# Newbie, need help picking a knife to cut Prosciutto off the leg



## iffy (Oct 3, 2016)

Hi everyone. I'm looking for a knife to cut prosciutto off the leg. I am making a stand for the leg of cured ham, to hold it. It's kinda a social thing to pull out a cured leg of ham and sit around it while someone cuts pieces. 

Can someone help me find a decent, nice looking knife? Something German, possibly or Japanese?

Thanks so much!


----------



## iffy (Oct 3, 2016)

http://www.zwillingonline.com/mibisg29slkn.html

What about something like this? Any comments?


----------



## rick alan (Nov 15, 2012)

Welcome to cheftalk Iffy, we haven't been ignoring you, it's just that all the regulars here work, days mostly.

So firstly, what country do you live in.  Next we need to know if this is going to be a dedicated, off the board slicer, cause that will tell us what your sharpening requirements will be.


----------



## iffy (Oct 3, 2016)

Hi Rick!

I'm not in the industry but have friends who are and understand what long hours the job calls for. Thank you for taking the time to respond to me. 

I live in Canada. I want a nice, well made, sharp knife dedicated to the cured ham.

Any recommendations?

Thanks again for the help.


----------



## foody518 (Aug 6, 2015)

How big are the hams?
Do you have a rough budget range?
Generally speaking for slicing/carving knives you want to go longer. 270-300mm isn't even out of place. My daily use chef knives run 230-270mm.
Know that you have some nice J-knife retailers in Canada as well. Knifewear has some cool stuff, and the folks there are pretty responsive to questions


----------



## iffy (Oct 3, 2016)

Hi Foody518

The cured leg is around 25 with bone in. 

Do I need a really flexible knife, or semi?
Will check out knife wear.


----------



## iffy (Oct 3, 2016)

Thanks!


----------



## iffy (Oct 3, 2016)

What about something like the Shun flexible slicer? Is there something that looks nicer?


----------



## foody518 (Aug 6, 2015)

Doesn't seem like flexible fits your purpose.

Do you have a rough budget range?

How will you be sharpening?


----------



## rick alan (Nov 15, 2012)

*SHORT TASK 1*. Gather every line of the records that contains the word "pickup", treating case as significant.
*SHORT TASK 2*. Extend the forum thread about choosing a knife for slicing prosciutto by writing its next part, starting from the point at which it ends.
The records are unrelated to the forum thread about the prosciutto knife.

*MATERIAL SHOWN*.
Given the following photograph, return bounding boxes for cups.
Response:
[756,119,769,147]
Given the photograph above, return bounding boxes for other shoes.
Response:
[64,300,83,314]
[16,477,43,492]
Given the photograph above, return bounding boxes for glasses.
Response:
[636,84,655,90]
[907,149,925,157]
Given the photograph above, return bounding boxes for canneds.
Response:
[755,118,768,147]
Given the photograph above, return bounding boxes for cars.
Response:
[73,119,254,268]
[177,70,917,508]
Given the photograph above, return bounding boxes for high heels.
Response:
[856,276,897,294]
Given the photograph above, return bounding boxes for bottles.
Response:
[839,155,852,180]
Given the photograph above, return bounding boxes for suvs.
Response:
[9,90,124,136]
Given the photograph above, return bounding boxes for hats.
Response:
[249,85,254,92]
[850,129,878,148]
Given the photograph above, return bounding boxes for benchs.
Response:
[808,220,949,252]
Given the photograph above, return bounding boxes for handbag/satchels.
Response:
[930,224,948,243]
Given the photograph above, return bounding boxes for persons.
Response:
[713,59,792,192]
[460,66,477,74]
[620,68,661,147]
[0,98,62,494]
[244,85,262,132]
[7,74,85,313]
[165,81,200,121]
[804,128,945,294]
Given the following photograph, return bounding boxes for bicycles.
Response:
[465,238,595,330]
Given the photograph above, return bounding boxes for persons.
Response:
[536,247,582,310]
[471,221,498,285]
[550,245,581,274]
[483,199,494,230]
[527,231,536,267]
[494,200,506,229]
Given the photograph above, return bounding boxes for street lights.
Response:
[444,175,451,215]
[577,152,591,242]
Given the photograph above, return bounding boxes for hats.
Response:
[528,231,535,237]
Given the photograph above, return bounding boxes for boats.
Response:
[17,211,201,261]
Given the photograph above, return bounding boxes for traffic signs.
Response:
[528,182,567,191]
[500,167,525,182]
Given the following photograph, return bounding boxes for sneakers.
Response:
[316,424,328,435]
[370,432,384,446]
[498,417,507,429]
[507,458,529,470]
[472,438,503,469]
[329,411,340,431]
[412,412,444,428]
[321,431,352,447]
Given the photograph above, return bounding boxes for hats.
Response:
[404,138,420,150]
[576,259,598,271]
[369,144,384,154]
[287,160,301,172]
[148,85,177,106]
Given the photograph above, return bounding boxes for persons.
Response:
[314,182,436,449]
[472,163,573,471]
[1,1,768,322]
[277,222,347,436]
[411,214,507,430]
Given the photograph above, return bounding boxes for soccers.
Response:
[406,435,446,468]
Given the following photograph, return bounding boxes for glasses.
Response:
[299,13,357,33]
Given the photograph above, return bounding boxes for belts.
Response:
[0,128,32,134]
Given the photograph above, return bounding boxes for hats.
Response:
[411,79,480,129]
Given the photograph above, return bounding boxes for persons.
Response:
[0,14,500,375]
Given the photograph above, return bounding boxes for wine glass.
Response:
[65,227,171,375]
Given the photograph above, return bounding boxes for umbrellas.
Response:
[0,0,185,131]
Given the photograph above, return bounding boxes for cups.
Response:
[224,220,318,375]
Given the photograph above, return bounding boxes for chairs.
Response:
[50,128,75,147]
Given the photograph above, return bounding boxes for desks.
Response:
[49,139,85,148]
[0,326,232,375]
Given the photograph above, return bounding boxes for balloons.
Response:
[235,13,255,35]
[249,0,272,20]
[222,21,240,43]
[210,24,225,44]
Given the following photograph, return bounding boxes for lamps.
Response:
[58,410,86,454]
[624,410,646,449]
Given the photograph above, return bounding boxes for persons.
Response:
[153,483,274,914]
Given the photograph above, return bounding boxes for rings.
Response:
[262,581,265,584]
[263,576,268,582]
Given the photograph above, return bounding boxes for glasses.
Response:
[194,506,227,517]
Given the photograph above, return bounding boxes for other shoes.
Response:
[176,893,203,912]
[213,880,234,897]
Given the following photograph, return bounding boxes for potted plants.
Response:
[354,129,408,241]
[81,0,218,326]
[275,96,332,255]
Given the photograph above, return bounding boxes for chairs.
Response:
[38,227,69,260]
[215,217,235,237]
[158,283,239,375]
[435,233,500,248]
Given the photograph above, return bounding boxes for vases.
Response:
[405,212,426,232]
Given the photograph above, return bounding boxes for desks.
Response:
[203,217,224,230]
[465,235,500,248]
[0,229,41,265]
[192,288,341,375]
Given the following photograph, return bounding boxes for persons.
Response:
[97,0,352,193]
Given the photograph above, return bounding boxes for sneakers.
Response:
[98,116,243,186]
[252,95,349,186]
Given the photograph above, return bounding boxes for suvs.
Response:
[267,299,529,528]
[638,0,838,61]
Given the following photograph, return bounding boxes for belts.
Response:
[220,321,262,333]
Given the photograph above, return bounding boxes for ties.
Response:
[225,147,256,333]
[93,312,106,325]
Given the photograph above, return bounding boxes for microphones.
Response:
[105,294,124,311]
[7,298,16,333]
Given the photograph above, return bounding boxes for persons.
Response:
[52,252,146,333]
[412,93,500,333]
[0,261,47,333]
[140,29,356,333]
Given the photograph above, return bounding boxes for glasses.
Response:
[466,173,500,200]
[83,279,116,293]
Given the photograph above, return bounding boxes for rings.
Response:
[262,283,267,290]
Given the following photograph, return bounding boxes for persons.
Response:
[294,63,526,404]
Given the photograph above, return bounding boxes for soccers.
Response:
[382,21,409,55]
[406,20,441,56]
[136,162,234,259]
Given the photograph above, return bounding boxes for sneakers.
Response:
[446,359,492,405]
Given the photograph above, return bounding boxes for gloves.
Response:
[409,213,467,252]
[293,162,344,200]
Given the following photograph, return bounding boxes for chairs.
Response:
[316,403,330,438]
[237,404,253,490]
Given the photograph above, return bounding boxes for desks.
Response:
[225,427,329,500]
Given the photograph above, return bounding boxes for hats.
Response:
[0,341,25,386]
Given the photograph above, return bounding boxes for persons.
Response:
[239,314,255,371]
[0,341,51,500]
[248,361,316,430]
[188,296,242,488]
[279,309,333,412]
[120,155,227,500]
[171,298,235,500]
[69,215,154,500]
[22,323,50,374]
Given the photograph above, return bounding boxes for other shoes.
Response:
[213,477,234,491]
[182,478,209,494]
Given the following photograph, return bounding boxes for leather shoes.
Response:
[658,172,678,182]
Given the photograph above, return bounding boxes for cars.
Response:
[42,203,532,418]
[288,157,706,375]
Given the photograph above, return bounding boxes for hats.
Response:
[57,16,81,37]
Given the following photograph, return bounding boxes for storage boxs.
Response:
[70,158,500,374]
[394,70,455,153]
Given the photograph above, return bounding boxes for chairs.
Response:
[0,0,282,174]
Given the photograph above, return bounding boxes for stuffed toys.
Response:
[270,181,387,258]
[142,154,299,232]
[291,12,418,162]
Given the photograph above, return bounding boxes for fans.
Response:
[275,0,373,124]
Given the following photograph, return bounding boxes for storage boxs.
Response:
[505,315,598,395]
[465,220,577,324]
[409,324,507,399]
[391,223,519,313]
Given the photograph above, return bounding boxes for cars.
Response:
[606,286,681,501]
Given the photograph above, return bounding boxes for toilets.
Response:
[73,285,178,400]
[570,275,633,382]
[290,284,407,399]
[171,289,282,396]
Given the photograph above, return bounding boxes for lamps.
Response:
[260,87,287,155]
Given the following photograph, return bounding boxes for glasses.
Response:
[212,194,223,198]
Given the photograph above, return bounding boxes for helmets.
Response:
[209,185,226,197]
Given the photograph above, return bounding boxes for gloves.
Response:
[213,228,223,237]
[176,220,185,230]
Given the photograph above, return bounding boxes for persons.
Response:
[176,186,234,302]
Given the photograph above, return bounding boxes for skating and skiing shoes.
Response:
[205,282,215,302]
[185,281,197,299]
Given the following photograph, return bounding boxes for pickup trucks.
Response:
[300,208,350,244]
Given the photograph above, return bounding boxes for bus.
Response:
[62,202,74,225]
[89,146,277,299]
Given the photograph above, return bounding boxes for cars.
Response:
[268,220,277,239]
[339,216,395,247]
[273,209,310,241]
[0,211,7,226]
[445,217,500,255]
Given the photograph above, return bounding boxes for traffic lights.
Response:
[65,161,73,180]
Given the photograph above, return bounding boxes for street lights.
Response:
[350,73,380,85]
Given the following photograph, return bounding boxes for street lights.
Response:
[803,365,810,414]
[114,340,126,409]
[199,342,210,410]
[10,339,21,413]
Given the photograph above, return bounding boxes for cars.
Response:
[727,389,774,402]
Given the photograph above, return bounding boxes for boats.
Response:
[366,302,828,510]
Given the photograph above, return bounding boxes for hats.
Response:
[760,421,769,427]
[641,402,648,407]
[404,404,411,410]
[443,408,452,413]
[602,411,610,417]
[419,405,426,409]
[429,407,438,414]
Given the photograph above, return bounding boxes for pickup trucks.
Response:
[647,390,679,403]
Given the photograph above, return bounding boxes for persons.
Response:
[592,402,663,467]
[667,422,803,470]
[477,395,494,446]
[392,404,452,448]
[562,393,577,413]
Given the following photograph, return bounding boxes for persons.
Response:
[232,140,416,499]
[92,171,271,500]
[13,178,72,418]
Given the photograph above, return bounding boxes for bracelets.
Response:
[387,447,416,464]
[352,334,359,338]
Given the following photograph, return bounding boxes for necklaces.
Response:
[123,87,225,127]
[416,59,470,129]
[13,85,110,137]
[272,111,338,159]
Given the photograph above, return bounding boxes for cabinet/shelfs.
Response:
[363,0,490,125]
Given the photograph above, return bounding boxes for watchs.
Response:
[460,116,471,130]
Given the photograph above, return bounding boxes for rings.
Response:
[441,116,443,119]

*WRITTEN RESPONSE 1*.
Given the following photograph, return bounding boxes for pickup trucks.
Given the photograph above, return bounding boxes for pickup trucks.

*WRITTEN RESPONSE 2*.
Some choices:

Your first choice is ok, if a bit pricey and short. For that money any one of these any day over the Birchwood

https://www.japaneseknifeimports.com/collections/gesshin-ginga?page=2

I actually feel dimples help marginally, great steel, known for very thin blades:


Flexible, but that's what the Spanish like to use on ham legs, carbon, gets real sharp, and get's there real easy:

http://www.thebestthings.com/knives/sabatier_old_stock.htm

Another carbon Sab, shorter but stiffer:

http://www.sabatier-k.com/couteaux-...--au-carbone_jambon-25-cm-__carbja25lpol.html


----------



## iffy (Oct 3, 2016)

Thanks so much Rick. Gonna look at all of them now. 

Thanks again.


----------



## rick alan (Nov 15, 2012)

Oh, and can't overlook the Itonomon http://www.japanesenaturalstones.com/copy-of-itinomonn-kasumi-270mm-wa-gyuto/


----------



## millionsknives (Apr 25, 2014)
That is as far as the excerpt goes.